69

I have't coded in c++ for some time and I got stuck when I tried to compile this simple snippet:

class A
{
  public:
    void f() {}
};

int main()
{
  {
    A a;
    a.f(); // works fine
  }

  {
    A *a = new A();
    a.f(); // this doesn't
  }
}
  • 2
    the line that says "this doesn't" is actually OK, making your question look confusing. – juanchopanza Jul 1 '11 at 11:58
143

It's a pointer, so instead try:

a->f();

Basically the operator . (used to access an object's fields and methods) is used on objects and references, so:

A a;
a.f();
A& ref = a;
ref.f();

If you have a pointer type, you have to dereference it first to obtain a reference:

A* ptr = new A();
(*ptr).f();
ptr->f();

The a->b notation is usually just a shorthand for (*a).b.

A note on smart pointers

The operator-> can be overloaded, which is notably used by smart pointers. When you're using smart pointers, then you also use -> to refer to the pointed object:

auto ptr = make_unique<A>();
ptr->f();
  • Just starting out C++, still have to make it an automatism to figure out whether to use a pointer or a reference. In my particular case all I needed was a reference, but for some reason I passed a pointer instead.
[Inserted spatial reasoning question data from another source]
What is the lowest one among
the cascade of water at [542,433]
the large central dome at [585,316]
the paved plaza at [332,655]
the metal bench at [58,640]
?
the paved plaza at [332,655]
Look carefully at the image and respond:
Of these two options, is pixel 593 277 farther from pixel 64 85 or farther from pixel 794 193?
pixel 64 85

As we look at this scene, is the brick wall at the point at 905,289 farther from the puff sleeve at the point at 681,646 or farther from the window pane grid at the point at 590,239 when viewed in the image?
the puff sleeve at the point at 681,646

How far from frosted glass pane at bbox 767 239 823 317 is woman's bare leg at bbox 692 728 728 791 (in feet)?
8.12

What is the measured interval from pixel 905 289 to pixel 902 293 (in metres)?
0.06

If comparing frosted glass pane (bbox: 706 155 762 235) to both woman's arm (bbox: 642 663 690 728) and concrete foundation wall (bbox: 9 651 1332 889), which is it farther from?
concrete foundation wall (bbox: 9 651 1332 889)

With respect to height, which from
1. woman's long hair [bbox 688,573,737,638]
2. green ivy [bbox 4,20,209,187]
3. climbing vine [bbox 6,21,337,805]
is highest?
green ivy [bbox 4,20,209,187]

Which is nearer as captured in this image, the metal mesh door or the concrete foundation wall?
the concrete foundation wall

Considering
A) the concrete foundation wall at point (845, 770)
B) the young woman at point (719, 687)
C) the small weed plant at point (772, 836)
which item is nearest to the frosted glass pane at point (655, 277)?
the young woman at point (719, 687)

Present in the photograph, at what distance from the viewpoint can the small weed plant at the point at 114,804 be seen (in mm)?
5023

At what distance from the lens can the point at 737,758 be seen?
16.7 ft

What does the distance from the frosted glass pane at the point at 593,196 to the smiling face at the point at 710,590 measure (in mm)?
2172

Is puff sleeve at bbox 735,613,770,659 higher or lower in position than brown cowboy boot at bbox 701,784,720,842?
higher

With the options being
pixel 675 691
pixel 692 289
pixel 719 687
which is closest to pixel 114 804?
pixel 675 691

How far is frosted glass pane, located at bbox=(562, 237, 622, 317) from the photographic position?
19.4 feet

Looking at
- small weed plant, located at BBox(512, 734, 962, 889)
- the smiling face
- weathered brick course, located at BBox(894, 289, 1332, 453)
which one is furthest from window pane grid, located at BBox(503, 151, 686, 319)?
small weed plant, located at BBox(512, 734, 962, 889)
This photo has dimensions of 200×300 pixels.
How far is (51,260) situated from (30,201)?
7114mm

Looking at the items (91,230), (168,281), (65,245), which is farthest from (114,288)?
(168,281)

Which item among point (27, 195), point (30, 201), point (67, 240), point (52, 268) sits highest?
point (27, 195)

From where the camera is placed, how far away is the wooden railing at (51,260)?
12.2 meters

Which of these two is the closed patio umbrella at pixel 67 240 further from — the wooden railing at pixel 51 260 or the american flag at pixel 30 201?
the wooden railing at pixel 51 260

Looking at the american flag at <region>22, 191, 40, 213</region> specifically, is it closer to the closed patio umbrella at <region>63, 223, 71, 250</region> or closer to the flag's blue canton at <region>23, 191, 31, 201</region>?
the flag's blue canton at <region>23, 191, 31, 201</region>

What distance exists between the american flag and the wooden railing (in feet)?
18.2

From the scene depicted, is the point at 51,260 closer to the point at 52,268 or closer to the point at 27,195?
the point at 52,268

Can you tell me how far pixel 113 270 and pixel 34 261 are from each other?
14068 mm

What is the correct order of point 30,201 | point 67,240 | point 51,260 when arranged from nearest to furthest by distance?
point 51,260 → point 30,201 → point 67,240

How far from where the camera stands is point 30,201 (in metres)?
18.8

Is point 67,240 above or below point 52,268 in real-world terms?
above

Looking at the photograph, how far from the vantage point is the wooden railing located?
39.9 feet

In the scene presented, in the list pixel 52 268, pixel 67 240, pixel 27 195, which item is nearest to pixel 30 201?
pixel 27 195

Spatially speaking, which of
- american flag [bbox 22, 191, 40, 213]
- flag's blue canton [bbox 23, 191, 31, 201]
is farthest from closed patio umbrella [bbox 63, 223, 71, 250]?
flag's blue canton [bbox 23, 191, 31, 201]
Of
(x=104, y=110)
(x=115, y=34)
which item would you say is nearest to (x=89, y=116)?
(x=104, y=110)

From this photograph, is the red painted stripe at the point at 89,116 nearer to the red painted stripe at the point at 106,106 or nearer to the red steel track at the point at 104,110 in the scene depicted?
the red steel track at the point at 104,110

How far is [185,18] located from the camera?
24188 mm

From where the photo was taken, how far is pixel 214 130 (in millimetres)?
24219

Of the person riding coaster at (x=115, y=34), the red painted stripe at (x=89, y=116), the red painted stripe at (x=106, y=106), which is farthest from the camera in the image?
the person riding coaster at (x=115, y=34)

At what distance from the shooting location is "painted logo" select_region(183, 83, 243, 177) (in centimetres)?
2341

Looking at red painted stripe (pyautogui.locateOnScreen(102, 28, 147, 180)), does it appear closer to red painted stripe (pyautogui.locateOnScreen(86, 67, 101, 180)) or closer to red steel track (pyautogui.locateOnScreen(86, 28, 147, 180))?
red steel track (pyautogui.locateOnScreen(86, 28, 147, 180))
Anyway, thanks for the clear explanation ! – Guillaume M Jul 25 '16 at 20:52
13

Allow an analysis.

#include <iostream>   // not #include "iostream"
using namespace std;  // in this case okay, but never do that in header files

class A
{
 public:
  void f() { cout<<"f()\n"; }
};

int main()
{
 /*
 // A a; //this works
 A *a = new A(); //this doesn't
 a.f(); // "f has not been declared"
 */ // below


 // system("pause");  <-- Don't do this. It is non-portable code. I guess your 
 //                       teacher told you this?
 //                       Better: In your IDE there is prolly an option somewhere
 //                               to not close the terminal/console-window.
 //                       If you compile on a CLI, it is not needed at all.
}

As a general advice:

0) Prefer automatic variables
  int a;
  MyClass myInstance;
  std::vector<int> myIntVector;

1) If you need data sharing on big objects down 
   the call hierarchy, prefer references:

  void foo (std::vector<int> const &input) {...}
  void bar () { 
       std::vector<int> something;
       ...
       foo (something);
  }


2) If you need data sharing up the call hierarchy, prefer smart-pointers
   that automatically manage deletion and reference counting.

3) If you need an array, use std::vector<> instead in most cases.
   std::vector<> is ought to be the one default container.

4) I've yet to find a good reason for blank pointers.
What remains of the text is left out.